◆ **Prompt a**: Repeat the part of the passage on interview methods that opens with the words containing "Attending ECS conferences" and closes with "researcher and respondents.".
══ Selected text
Interviews were semi-structured and were conducted by telephone (Respondents 1–3, 5–7 and 11) or face (4, 8–10, 12–13) as circumstances dictated. All but one of the face-to-face interviews were conducted while the lead researcher was acting as a volunteer during the 2014 and 2015 ECS conferences. These provided opportunities for observing ECS boundary activities and for informal conversations with marine mammal scientists and students, which supplemented interview data collected. The 2015 conference also provided an opportunity for the lead researcher to observe and participate in a workshop on ethics among society members.

Attending ECS conferences also provided access to further research material on ethics in marine mammal science. This comprised emails with ECS members and ECS documents (e.g. a sheet for judging presented posters). This was added to sundry other material, which included articles in scientific journals on lethal research, ICR documents and various emails between the lead researcher and respondents.
════
══ Records to process
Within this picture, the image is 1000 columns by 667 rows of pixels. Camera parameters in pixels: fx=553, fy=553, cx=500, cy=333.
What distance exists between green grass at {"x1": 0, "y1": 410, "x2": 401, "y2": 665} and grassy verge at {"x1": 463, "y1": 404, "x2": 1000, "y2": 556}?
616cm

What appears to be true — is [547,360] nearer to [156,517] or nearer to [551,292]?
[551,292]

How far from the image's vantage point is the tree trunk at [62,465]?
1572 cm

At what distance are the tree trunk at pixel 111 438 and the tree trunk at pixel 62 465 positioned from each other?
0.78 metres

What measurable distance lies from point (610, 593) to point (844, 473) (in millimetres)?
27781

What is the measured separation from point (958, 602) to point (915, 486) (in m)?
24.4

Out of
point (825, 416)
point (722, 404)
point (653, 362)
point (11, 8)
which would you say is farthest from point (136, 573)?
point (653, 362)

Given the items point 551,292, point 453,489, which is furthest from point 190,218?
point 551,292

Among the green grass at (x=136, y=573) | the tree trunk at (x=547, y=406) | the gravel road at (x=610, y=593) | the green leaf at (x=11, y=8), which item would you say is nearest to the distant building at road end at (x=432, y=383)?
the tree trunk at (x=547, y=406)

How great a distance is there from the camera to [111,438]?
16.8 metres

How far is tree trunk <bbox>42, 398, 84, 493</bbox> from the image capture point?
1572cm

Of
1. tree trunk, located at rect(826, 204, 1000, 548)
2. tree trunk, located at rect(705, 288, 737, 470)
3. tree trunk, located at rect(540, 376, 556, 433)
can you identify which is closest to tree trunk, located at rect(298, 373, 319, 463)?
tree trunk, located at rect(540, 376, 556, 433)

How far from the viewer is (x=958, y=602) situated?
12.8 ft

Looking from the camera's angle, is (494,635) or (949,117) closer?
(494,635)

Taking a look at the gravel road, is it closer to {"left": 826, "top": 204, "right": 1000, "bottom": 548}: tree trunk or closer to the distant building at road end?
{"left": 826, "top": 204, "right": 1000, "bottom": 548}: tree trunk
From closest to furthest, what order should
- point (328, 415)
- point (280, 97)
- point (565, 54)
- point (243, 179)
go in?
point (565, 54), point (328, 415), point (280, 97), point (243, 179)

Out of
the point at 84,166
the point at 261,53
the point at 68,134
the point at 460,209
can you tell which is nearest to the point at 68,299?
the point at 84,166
════
◆ **Prompt b**: Reproduce the part of the records that opens with their first line and closes with the line containing "What distance exists", both lines included, and nothing else.

◆ **Correct result a**:
Attending ECS conferences also provided access to further research material on ethics in marine mammal science. This comprised emails with ECS members and ECS documents (e.g. a sheet for judging presented posters). This was added to sundry other material, which included articles in scientific journals on lethal research, ICR documents and various emails between the lead researcher and respondents.

◆ **Correct result b**:
Within this picture, the image is 1000 columns by 667 rows of pixels. Camera parameters in pixels: fx=553, fy=553, cx=500, cy=333.
What distance exists between green grass at {"x1": 0, "y1": 410, "x2": 401, "y2": 665} and grassy verge at {"x1": 463, "y1": 404, "x2": 1000, "y2": 556}?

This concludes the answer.